«

Monitoring Ions

Topics

All the code examples shown below are available in the Ion Event Example project.

Overview

AWS CloudWatch provides a powerful set of tools for monitoring a software system running on AWS, and Datomic fully integrates with these tools.

The datomic.ion.cast namespace lets Ion application code add your own monitoring data alongside the monitoring data already being produced by Datomic applications. Cast supports four categories of monitoring data:

  • An event is an ordinary occurrence that is of interest to an operator, such as start and stop events for a process or activity.
  • An alert is an extraordinary occurrence that requires operator intervention, such as the failure of some important process.
  • A metric is a numeric value in a named time series, such as the latency for an operation.
  • Dev is information of interest during development. e.g. fine-grained logging to troubleshoot a problem during development. Dev data can be much higher volume than events or alerts.

Cast is part of the com.datomic/ion library.

Events

An event is an ordinary occurrence that is of interest to an operator, such as start and stop events for a process or activity. The event function takes a map with a single required key, :msg, a string, plus any additional namespace-qualified keys you choose.

For example, the event call below logs the raw JSON sent to an AWS Lambda ion:

(cast/event {:msg "CodeDeployEvent" ::json input})
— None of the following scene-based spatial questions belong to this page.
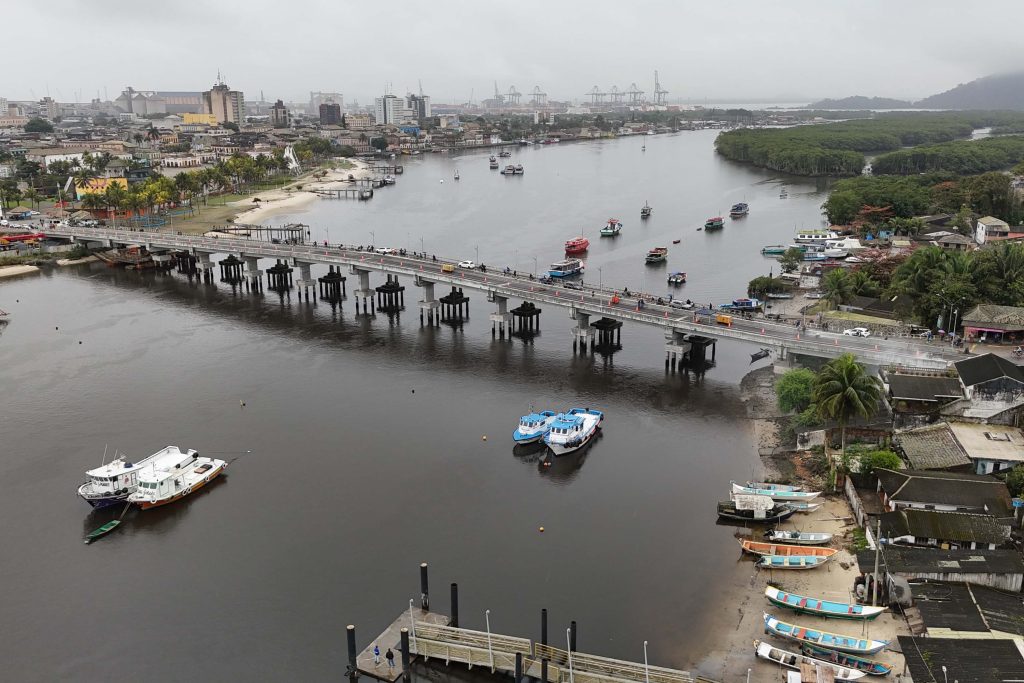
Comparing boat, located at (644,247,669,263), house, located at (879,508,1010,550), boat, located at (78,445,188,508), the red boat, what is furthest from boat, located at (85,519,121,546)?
the red boat

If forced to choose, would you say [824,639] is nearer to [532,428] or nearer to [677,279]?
[532,428]

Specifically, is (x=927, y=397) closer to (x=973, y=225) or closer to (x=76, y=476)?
(x=76, y=476)

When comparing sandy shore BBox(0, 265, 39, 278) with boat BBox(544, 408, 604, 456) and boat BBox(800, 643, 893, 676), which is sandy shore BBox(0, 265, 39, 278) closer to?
boat BBox(544, 408, 604, 456)

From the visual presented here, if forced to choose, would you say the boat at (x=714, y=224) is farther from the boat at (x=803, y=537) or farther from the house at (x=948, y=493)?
the boat at (x=803, y=537)

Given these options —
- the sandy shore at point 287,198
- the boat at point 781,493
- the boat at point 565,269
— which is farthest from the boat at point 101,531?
the sandy shore at point 287,198

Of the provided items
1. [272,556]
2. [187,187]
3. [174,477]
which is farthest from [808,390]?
[187,187]

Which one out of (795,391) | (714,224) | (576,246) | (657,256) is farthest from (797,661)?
(714,224)
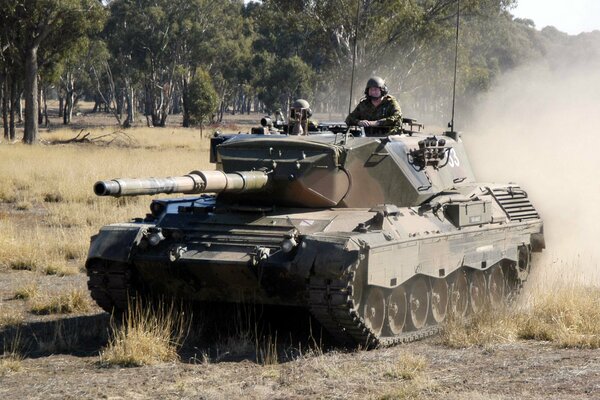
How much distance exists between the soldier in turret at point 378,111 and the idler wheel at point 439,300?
192 cm

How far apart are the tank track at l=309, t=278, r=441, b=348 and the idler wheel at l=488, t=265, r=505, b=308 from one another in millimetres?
3121

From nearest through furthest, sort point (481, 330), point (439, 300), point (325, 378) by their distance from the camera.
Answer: point (325, 378)
point (481, 330)
point (439, 300)

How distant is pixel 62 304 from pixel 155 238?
240 centimetres

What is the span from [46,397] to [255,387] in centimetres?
167

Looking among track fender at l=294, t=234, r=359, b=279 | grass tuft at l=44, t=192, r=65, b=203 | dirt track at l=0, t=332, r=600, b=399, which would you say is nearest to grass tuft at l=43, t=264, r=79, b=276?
dirt track at l=0, t=332, r=600, b=399

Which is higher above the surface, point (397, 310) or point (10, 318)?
point (397, 310)

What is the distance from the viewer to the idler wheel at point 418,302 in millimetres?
11961

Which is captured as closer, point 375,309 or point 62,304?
point 375,309

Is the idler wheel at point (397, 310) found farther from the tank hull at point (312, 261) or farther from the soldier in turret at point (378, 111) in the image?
the soldier in turret at point (378, 111)

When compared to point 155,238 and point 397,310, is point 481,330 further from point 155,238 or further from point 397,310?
point 155,238

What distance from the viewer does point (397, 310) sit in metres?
11.7

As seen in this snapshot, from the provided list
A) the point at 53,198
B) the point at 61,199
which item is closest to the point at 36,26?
the point at 53,198

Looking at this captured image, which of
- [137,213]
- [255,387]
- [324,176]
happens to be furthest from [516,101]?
[255,387]

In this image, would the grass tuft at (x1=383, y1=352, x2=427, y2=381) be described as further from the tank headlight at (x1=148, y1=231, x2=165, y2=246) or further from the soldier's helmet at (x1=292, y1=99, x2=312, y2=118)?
the soldier's helmet at (x1=292, y1=99, x2=312, y2=118)
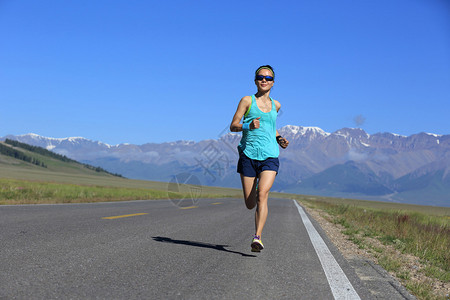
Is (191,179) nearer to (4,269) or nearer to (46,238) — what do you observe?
(46,238)

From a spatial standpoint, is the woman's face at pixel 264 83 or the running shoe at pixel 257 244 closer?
the running shoe at pixel 257 244

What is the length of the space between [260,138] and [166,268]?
2102 mm

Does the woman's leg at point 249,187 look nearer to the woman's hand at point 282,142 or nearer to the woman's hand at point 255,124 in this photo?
the woman's hand at point 282,142

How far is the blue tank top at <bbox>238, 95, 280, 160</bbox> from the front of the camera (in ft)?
17.9

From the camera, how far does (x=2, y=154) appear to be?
18675cm

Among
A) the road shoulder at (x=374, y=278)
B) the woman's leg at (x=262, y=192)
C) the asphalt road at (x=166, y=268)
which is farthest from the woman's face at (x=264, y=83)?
the road shoulder at (x=374, y=278)

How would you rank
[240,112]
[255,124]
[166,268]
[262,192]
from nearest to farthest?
[166,268] → [255,124] → [262,192] → [240,112]

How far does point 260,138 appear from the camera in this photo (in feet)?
18.1

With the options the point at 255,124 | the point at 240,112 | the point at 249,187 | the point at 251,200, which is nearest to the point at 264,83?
the point at 240,112

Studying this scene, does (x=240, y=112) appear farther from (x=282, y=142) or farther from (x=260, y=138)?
(x=282, y=142)

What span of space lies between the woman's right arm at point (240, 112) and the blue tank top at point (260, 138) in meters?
0.05

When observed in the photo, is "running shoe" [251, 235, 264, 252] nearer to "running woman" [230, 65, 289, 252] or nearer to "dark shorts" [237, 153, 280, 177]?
"running woman" [230, 65, 289, 252]

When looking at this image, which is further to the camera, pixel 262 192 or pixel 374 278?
pixel 262 192

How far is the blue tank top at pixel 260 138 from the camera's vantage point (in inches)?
215
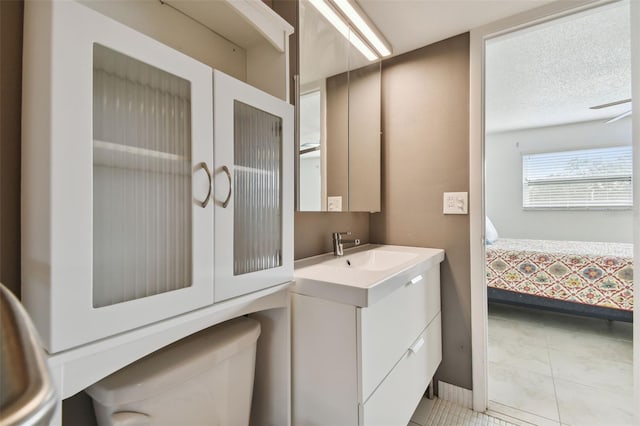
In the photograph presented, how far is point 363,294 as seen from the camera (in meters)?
0.90

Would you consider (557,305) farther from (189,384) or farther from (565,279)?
(189,384)

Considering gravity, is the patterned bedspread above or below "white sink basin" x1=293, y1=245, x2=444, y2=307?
below

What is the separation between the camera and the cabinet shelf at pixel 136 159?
625 millimetres

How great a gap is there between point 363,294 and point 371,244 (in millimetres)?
1145

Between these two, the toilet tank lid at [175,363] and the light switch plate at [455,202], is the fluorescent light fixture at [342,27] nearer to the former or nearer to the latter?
the light switch plate at [455,202]

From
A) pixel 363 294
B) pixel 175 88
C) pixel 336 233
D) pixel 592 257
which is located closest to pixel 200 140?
pixel 175 88

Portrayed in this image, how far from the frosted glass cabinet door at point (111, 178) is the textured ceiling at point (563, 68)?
180 centimetres

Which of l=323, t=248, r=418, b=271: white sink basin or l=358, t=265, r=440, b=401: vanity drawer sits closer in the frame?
l=358, t=265, r=440, b=401: vanity drawer

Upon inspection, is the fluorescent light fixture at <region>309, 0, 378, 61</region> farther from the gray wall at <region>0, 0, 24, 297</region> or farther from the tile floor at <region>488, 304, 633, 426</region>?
the tile floor at <region>488, 304, 633, 426</region>

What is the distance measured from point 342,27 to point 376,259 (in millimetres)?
1335

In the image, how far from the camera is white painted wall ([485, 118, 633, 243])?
3.79 meters

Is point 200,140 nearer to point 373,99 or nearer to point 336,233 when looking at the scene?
point 336,233

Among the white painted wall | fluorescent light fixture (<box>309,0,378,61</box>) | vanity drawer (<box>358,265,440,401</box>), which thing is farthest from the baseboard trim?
the white painted wall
When Ion code is running on Datomic Cloud, events are posted to Datomic's CloudWatch log. Datomic transforms data to searchable JSON as follows:

  • Datomic adds the key/value pair {"Type "Event"}.
  • Keywords are converted to CamelCase strings, with the delimiters ., /, and _ introducing a new capital letter. For example, my.app/key becomes "MyAppKey".
  • Exceptions are converted to data via Clojure's Throwable->map.
  • Double/Nan and Double/Infinity are converted to the strings "NaN" and "Infinity".
  • Other datatypes are converted to strings via Clojure's str function.

Alerts

An alert is an extraordinary occurrence that requires operator intervention, such as the failure of some important process. The alert function takes a map with

  • a required :msg string
  • an optional :ex Java Throwable
  • any additional namespace-qualified keys you choose

For example, the alert call below is used in the catch block of a web service ion to report an unexpected server failure:

(cast/alert {:msg "SlackHandlerFailed" :ex t})

When Ion code is running on Datomic Cloud, alerts are posted to Datomic's CloudWatch log. The data transformation is the same as for events, except that the value for Type is "Alert".

In addition to the log entry, alerts create a Datomic CloudWatch metric value named "Alerts. You can use the occurrence of this metric to e.g. send an SNS message to an operator.

Metrics

In order to create your own metrics, you must enable detailed metrics for your compute group. This is the default for EC2 instances "large" and larger. For smaller instance sizes, choose the "detailed" metrics level in your CloudFormation template parameters.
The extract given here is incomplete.